TASK DIRECTIONS
How do the lines below between the ones holding "अप्रत्यक्ष चुनाव का" and "Конспект урока по", inclusive, read? Give them again exactly, with no other lines.

------------------------------------------------

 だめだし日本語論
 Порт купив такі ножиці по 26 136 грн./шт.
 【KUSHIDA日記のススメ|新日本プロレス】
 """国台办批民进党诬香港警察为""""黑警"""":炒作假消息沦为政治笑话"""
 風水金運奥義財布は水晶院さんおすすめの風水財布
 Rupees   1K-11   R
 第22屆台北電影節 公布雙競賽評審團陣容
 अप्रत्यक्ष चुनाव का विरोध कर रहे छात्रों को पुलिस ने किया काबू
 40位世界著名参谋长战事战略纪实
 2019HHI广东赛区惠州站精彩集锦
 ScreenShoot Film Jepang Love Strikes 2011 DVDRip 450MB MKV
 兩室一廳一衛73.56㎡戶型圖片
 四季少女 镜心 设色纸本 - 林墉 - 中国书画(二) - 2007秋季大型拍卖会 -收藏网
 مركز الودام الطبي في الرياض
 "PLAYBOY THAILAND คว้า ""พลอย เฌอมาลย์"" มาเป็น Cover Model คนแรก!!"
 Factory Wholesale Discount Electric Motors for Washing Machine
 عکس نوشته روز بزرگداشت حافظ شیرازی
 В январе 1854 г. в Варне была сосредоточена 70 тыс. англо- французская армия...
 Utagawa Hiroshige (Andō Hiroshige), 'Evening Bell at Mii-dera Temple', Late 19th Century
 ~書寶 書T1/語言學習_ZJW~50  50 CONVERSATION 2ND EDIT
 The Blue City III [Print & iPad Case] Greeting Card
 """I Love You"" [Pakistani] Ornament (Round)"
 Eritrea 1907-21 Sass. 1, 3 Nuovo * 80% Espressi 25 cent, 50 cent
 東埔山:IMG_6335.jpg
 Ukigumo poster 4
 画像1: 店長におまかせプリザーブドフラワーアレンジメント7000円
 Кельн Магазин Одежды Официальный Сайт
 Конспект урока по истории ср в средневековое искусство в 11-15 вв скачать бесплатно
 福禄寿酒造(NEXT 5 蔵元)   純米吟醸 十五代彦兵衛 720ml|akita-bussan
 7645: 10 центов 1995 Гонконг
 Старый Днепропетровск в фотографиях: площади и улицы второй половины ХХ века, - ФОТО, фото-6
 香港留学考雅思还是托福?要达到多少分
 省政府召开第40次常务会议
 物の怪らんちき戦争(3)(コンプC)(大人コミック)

------------------------------------------------

TASK SOLUTION
 अप्रत्यक्ष चुनाव का विरोध कर रहे छात्रों को पुलिस ने किया काबू
 40位世界著名参谋长战事战略纪实
 2019HHI广东赛区惠州站精彩集锦
 ScreenShoot Film Jepang Love Strikes 2011 DVDRip 450MB MKV
 兩室一廳一衛73.56㎡戶型圖片
 四季少女 镜心 设色纸本 - 林墉 - 中国书画(二) - 2007秋季大型拍卖会 -收藏网
 مركز الودام الطبي في الرياض
 "PLAYBOY THAILAND คว้า ""พลอย เฌอมาลย์"" มาเป็น Cover Model คนแรก!!"
 Factory Wholesale Discount Electric Motors for Washing Machine
 عکس نوشته روز بزرگداشت حافظ شیرازی
 В январе 1854 г. в Варне была сосредоточена 70 тыс. англо- французская армия...
 Utagawa Hiroshige (Andō Hiroshige), 'Evening Bell at Mii-dera Temple', Late 19th Century
 ~書寶 書T1/語言學習_ZJW~50  50 CONVERSATION 2ND EDIT
 The Blue City III [Print & iPad Case] Greeting Card
 """I Love You"" [Pakistani] Ornament (Round)"
 Eritrea 1907-21 Sass. 1, 3 Nuovo * 80% Espressi 25 cent, 50 cent
 東埔山:IMG_6335.jpg
 Ukigumo poster 4
 画像1: 店長におまかせプリザーブドフラワーアレンジメント7000円
 Кельн Магазин Одежды Официальный Сайт
 Конспект урока по истории ср в средневековое искусство в 11-15 вв скачать бесплатно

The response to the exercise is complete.